Tasks to complete →
1 > The text on library presentations says some library users are ready to "satisfice." In one to three sentences, explain what the text gives as the reason.
2 > Reproduce the text on library presentations from "I am very excited" up to and including "as a result.".

Text segment →

§ §

I am very excited to present at ALA 2010 Annual Conference LITA BIGWIG Social Software Showcase. The topic I am presenting is Information Overload & Personal Information Management. I know that it is not anything fancy or something that would satisfy your techno-lust. But there is a lot to think about libraries and information overload, which has quickly become part of our daily life. Whether we like it or not, information overload is the everyday reality that all of us including library users, now have to cope with and manage. The traditional library systems, programs, and services, on the other hand, have been slow in moving towards acknowledging and addressing the new needs of library users who suffer from information fatigue and are ready to “satisfice” as a result.
Curious? Come join the BIGWIG Showcase on Monday, June 28, 2010 from 10:30 am to Noon at the Renaissance Washington Grand BR South/Central.
I gave a presentation on the Handheld Librarian Online Conference on Feb. 17, 2010 with the title of “Mobile Access to Licensed Databases in Medicine and Other Subject Areas,” with my colleague, Marissa Ball. (Unfortunately the archived recording is not available for the public and I can’t even access it…) We also gave the same presentation in DCLA (Dade County Library Association) Fair on Mar. 31, 2010. While we had almost four hundred attendees in the online presentation, we had the audience of a dozen librarians at the local DCLA fair. We loved having presentations with librarians in a virtual as well as a physical space. The experience was interestingly different.

§ §

Raw data →

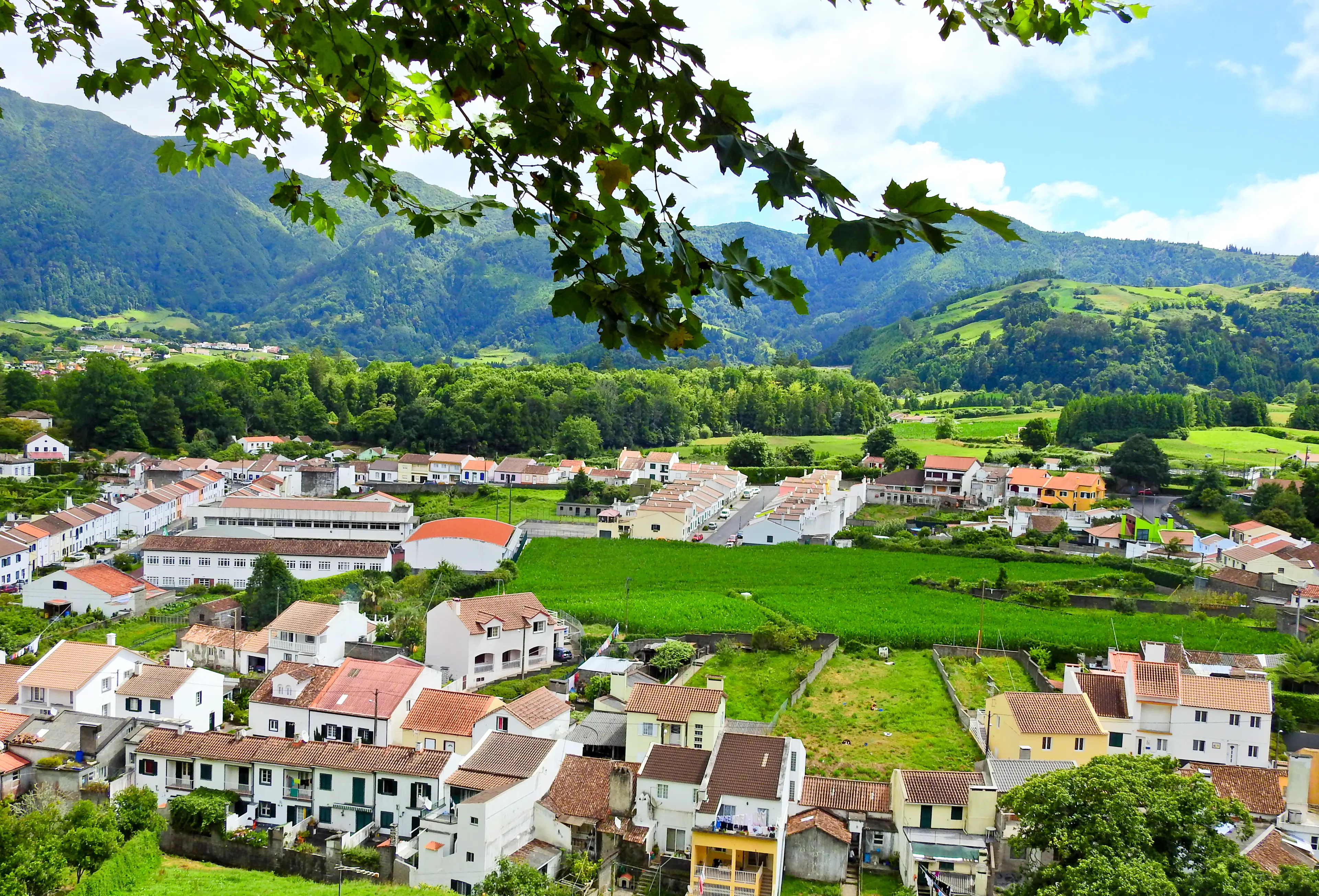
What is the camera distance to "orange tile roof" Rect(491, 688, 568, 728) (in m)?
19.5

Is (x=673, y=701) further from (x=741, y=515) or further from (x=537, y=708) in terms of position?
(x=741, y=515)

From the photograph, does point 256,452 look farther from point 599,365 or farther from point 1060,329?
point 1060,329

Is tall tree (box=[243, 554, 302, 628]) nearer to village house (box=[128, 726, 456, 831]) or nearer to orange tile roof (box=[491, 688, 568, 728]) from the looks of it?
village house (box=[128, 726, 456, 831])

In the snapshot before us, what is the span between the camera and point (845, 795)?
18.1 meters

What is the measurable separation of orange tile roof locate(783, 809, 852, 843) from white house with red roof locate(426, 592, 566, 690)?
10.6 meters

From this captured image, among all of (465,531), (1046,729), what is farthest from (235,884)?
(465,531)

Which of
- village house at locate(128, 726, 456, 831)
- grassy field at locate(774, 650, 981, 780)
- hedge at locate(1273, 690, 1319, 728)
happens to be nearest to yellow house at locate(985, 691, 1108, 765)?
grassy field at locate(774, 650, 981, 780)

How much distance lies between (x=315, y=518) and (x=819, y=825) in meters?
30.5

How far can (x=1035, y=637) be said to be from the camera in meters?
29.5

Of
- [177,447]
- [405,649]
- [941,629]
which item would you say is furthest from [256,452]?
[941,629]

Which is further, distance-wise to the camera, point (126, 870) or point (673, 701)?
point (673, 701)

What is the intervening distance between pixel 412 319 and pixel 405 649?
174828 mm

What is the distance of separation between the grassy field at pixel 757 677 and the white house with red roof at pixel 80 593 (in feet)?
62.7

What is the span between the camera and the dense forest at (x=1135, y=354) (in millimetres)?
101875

§ §

Answers to this exercise →
1 > They are ready to "satisfice" because they suffer from information fatigue. This comes from information overload, which has become part of daily life. Traditional library systems, programs, and services have been slow to acknowledge and address this need.

2 >
I am very excited to present at ALA 2010 Annual Conference LITA BIGWIG Social Software Showcase. The topic I am presenting is Information Overload & Personal Information Management. I know that it is not anything fancy or something that would satisfy your techno-lust. But there is a lot to think about libraries and information overload, which has quickly become part of our daily life. Whether we like it or not, information overload is the everyday reality that all of us including library users, now have to cope with and manage. The traditional library systems, programs, and services, on the other hand, have been slow in moving towards acknowledging and addressing the new needs of library users who suffer from information fatigue and are ready to “satisfice” as a result.